For SpaceX there is no drawback to having a brief interruption in the broadcast. The live transmission is for entertainment/PR purposes only, and they're already elbow deep in good PR so don't need any more.
The ASDS stores the video onboard. SpaceX often publishes the landing video later. Even for crash landings, with the stage exploding on the barge, the video recordings remain intact. The video is available for engineering analysis a few hours after the landing, which is soon enough.
There would be a significant cost to making sure the transmission is uninterrupted.
You can't use a buoy. There's a satcom antenna (i.e. a steerable dish) on the ASDS. You'd have to provide a reasonably stable platform for that antenna.
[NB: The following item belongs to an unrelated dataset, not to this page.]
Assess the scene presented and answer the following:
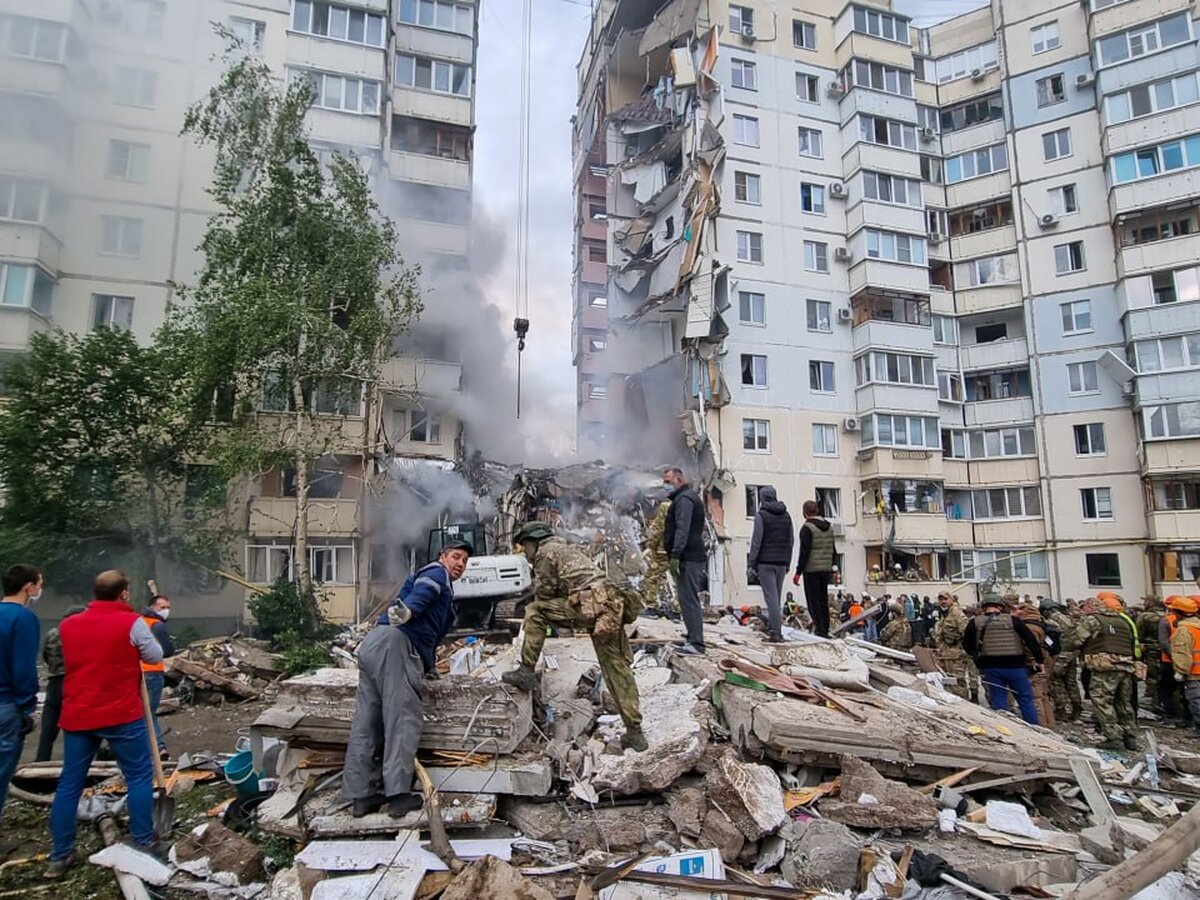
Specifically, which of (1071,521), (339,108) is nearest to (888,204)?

So that means a boat or barge.
I've indicated one of the antennas in this image:
(original here)
There's another on on the other side of the barge. They're pretty big (I estimate about 1 m diameter).
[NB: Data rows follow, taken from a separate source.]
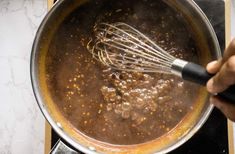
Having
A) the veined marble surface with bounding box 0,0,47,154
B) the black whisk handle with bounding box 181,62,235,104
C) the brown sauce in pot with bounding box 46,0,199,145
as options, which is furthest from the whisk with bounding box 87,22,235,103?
the veined marble surface with bounding box 0,0,47,154

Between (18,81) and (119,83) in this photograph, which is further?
(18,81)

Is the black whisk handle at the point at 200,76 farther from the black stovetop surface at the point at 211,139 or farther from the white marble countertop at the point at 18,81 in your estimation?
the white marble countertop at the point at 18,81

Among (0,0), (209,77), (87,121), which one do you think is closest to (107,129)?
(87,121)

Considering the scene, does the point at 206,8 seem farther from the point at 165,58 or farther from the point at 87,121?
the point at 87,121

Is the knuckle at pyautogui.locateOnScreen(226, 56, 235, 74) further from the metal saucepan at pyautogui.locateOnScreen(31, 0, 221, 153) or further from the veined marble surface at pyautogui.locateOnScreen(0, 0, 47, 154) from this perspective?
the veined marble surface at pyautogui.locateOnScreen(0, 0, 47, 154)

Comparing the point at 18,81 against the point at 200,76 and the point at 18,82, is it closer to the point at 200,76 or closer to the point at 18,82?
the point at 18,82

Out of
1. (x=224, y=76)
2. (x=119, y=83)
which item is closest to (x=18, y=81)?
(x=119, y=83)
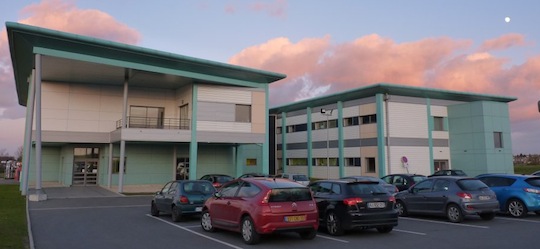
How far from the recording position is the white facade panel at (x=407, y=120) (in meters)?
36.2

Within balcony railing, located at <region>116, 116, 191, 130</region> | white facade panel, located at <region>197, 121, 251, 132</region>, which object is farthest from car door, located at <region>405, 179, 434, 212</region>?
balcony railing, located at <region>116, 116, 191, 130</region>

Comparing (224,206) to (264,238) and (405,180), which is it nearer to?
(264,238)

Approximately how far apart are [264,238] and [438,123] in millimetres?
33992

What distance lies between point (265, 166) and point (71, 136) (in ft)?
47.7

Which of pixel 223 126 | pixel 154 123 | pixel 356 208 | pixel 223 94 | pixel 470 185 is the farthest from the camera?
pixel 154 123

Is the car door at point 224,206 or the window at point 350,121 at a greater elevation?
the window at point 350,121

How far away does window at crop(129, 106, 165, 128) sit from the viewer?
32375mm

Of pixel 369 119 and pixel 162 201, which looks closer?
pixel 162 201

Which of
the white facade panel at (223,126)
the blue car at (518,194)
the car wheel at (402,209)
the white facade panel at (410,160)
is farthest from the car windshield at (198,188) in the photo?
the white facade panel at (410,160)

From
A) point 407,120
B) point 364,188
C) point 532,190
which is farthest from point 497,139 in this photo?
point 364,188

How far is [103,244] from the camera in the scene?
924cm

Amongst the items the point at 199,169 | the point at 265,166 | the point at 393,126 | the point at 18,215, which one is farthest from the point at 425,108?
the point at 18,215

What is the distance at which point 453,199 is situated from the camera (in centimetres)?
1247

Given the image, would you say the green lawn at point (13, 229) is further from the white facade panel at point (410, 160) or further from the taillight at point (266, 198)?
the white facade panel at point (410, 160)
That boat means another item whose position needs to be controlled to make sure it doesn't crash into the ASDS. It needs an engine, an azimuth drive or two. Now the boat needs to be big enough to hold these.
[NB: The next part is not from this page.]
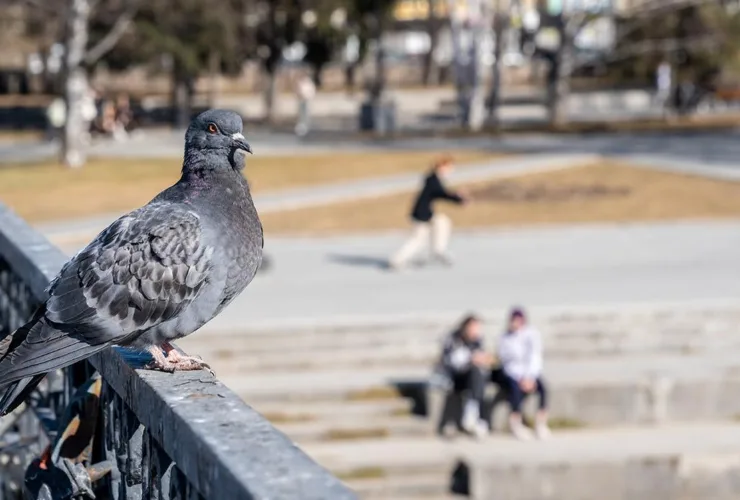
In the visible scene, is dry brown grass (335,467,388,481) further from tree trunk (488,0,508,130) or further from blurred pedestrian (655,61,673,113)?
blurred pedestrian (655,61,673,113)

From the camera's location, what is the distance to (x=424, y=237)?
19016mm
Now, instead of recovering just the ASDS, the crew has to recover 2 vessels after the landing, doubling the workload. You need to tow the antenna boat, so that means another tug.
With all this, you still have a wireless link between ASDS and antenna boat. Can't use a wire (will get tangled in a propeller).
So still a wireless link with a transmitting antenna that will be right underneath a rocket exhaust, and can be interfered with by the landing radar. A crash landing on top of the antenna will still take out the transmission.
So you'll spend a lot for no benefit. This is why SpaceX won't bother improving the live landing feed. Not until large-scale BFR operations become a reality and turnaround time needs to drop below 24h - then SpaceX might benefit from having the landing video available sooner for analysis.